Set down, word for word, the lines from the one holding "Does the position" to the final line, both included, and skip the pictures.

-- Items start --

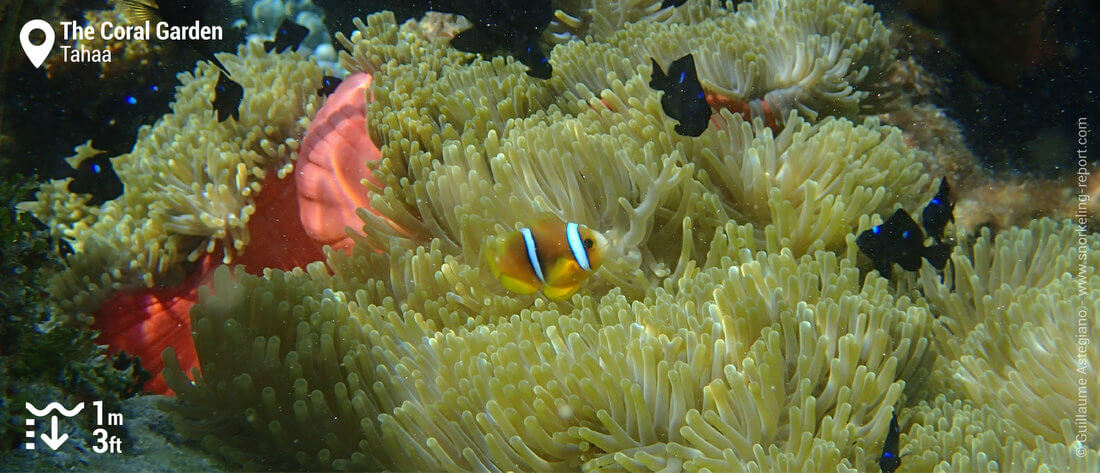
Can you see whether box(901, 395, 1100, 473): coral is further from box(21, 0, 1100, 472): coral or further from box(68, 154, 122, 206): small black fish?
box(68, 154, 122, 206): small black fish

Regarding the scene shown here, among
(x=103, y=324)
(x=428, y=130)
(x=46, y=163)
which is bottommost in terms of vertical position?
(x=103, y=324)

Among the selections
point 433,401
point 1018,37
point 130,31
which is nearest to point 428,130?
point 433,401

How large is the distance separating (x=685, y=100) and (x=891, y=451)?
1.10 metres

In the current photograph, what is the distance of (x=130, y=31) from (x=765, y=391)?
366 cm

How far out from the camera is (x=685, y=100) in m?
1.90

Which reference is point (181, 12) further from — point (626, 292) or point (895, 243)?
point (895, 243)

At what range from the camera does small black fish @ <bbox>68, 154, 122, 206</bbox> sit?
2.55 metres

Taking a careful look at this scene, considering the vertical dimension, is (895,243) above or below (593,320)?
above

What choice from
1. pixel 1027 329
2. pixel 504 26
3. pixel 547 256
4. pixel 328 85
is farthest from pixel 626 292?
pixel 328 85

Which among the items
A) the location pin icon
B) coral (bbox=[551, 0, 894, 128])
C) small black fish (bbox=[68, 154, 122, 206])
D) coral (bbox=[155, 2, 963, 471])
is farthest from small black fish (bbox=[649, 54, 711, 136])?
small black fish (bbox=[68, 154, 122, 206])

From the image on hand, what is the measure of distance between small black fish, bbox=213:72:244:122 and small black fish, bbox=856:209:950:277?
7.83 ft

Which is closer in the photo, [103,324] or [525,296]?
[525,296]

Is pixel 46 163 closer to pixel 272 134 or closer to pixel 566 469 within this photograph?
pixel 272 134

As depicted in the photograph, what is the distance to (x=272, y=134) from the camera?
8.73 ft
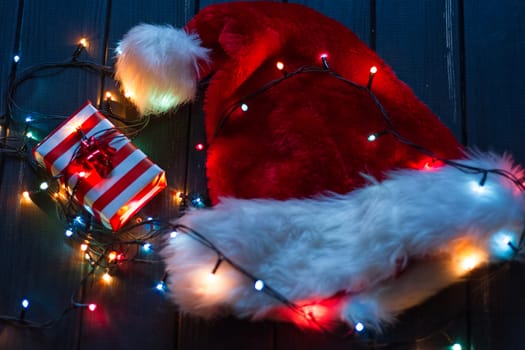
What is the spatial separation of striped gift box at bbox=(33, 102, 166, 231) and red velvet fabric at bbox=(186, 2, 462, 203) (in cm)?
12

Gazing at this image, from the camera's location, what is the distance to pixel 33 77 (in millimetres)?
1117

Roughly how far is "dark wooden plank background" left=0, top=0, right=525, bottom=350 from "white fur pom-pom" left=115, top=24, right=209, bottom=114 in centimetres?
6

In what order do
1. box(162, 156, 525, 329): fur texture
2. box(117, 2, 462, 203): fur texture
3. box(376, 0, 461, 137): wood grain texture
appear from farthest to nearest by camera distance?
box(376, 0, 461, 137): wood grain texture
box(117, 2, 462, 203): fur texture
box(162, 156, 525, 329): fur texture

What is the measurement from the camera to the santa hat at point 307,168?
87cm

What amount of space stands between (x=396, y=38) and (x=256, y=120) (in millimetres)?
341

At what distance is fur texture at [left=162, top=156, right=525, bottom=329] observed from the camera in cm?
86

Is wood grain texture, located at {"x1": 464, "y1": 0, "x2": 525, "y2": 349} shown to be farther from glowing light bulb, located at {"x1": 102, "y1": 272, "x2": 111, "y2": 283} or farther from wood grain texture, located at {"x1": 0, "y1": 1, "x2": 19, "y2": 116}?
wood grain texture, located at {"x1": 0, "y1": 1, "x2": 19, "y2": 116}

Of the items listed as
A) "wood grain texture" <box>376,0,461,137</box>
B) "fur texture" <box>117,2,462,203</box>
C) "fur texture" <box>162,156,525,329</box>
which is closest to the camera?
"fur texture" <box>162,156,525,329</box>

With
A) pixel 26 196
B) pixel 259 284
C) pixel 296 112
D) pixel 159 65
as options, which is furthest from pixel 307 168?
pixel 26 196

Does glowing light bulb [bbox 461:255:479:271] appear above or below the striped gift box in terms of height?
below

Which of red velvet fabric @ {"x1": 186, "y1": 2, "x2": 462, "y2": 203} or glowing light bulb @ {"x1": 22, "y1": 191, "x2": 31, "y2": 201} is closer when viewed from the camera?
red velvet fabric @ {"x1": 186, "y1": 2, "x2": 462, "y2": 203}

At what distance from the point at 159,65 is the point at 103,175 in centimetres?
22

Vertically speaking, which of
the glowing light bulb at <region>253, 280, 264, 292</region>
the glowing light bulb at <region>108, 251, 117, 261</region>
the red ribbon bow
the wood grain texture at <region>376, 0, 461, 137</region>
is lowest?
the glowing light bulb at <region>253, 280, 264, 292</region>

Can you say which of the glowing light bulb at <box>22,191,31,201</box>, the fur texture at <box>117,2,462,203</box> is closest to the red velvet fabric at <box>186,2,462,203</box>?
the fur texture at <box>117,2,462,203</box>
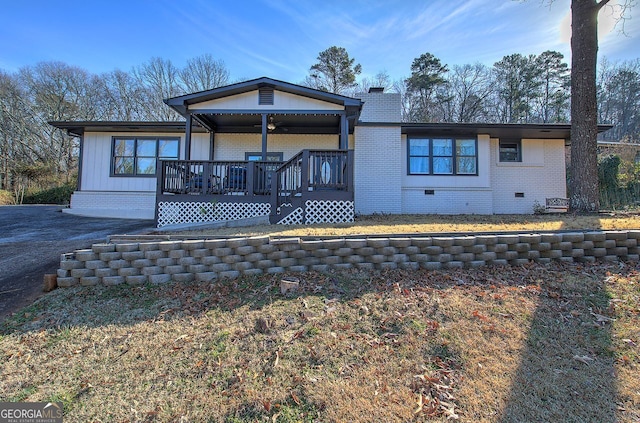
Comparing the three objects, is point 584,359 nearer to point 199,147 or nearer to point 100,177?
point 199,147

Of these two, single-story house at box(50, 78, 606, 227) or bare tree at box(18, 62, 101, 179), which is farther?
bare tree at box(18, 62, 101, 179)

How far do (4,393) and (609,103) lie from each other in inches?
1467

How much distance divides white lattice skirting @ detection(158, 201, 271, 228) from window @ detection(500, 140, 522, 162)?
956cm

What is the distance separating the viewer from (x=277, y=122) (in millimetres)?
11148

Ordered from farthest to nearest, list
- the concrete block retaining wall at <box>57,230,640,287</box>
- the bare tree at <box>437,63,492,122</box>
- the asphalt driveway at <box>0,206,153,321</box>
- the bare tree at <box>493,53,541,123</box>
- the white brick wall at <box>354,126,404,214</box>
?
1. the bare tree at <box>437,63,492,122</box>
2. the bare tree at <box>493,53,541,123</box>
3. the white brick wall at <box>354,126,404,214</box>
4. the concrete block retaining wall at <box>57,230,640,287</box>
5. the asphalt driveway at <box>0,206,153,321</box>

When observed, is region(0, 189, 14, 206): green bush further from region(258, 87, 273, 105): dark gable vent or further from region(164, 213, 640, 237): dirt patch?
region(164, 213, 640, 237): dirt patch

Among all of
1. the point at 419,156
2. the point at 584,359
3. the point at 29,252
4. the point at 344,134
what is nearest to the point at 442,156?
the point at 419,156

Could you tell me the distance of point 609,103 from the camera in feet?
87.0

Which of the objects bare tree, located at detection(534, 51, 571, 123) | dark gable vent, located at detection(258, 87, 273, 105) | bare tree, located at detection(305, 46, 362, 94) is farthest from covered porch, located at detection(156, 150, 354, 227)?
bare tree, located at detection(534, 51, 571, 123)

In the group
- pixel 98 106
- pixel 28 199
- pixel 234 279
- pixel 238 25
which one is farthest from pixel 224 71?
pixel 234 279

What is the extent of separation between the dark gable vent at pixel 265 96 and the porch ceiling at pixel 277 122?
380 millimetres

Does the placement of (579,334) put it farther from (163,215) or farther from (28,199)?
(28,199)

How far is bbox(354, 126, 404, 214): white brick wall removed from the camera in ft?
37.6

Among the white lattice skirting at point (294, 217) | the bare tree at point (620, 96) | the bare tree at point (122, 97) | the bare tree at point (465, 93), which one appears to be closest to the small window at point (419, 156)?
the white lattice skirting at point (294, 217)
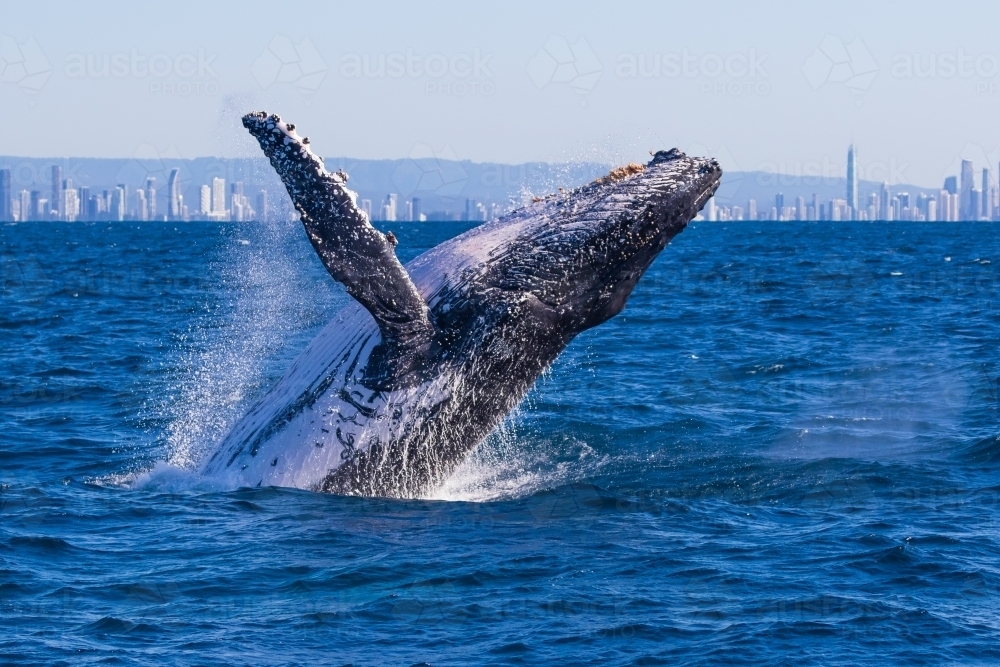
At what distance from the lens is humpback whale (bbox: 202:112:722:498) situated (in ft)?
33.2

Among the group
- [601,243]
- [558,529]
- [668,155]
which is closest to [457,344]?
[601,243]

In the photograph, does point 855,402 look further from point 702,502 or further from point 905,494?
point 702,502

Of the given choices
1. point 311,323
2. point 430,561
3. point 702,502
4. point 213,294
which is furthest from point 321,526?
point 213,294

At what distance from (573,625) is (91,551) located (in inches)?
146

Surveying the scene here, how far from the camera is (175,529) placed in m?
9.97

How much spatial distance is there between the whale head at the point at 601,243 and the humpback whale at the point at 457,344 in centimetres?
1

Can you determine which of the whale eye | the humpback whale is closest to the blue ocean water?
the humpback whale

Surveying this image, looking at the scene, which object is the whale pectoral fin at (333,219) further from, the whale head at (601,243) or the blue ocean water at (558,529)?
the blue ocean water at (558,529)

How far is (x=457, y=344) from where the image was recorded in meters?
10.1

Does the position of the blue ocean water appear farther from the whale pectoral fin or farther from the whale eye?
the whale eye

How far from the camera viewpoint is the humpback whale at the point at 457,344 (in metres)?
10.1

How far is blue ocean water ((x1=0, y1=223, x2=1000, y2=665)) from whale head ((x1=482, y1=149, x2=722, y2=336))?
1744mm

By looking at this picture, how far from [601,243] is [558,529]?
7.30ft

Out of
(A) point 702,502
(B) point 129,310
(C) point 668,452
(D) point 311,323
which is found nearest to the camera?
(A) point 702,502
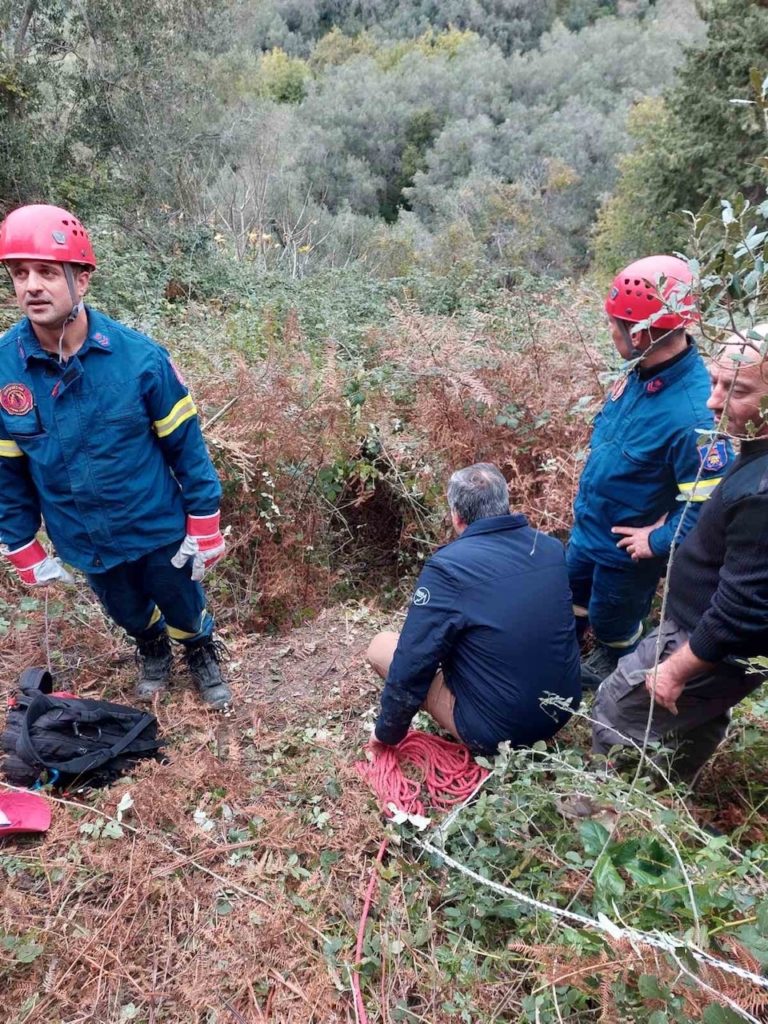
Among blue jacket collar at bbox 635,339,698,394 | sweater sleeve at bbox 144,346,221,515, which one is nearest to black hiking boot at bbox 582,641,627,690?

-- Items end --

**Task response**:
Does the position of the blue ocean water appear farther from the whale pectoral fin or farther from the whale eye?
the whale eye

How far from the camera viewpoint is the humpback whale at the point at 457,344 (in metres)?
10.1

How far is blue ocean water ((x1=0, y1=223, x2=1000, y2=665)) from whale head ((x1=482, y1=149, x2=722, y2=336))?
1744mm

By looking at this picture, how far from [601,243] is [558,529]?
7.30ft

Out of
(A) point 702,502
(B) point 129,310
(C) point 668,452
(D) point 311,323
which is found nearest to the camera?
(A) point 702,502
Among blue jacket collar at bbox 635,339,698,394 | sweater sleeve at bbox 144,346,221,515, which one is nearest to black hiking boot at bbox 582,641,627,690?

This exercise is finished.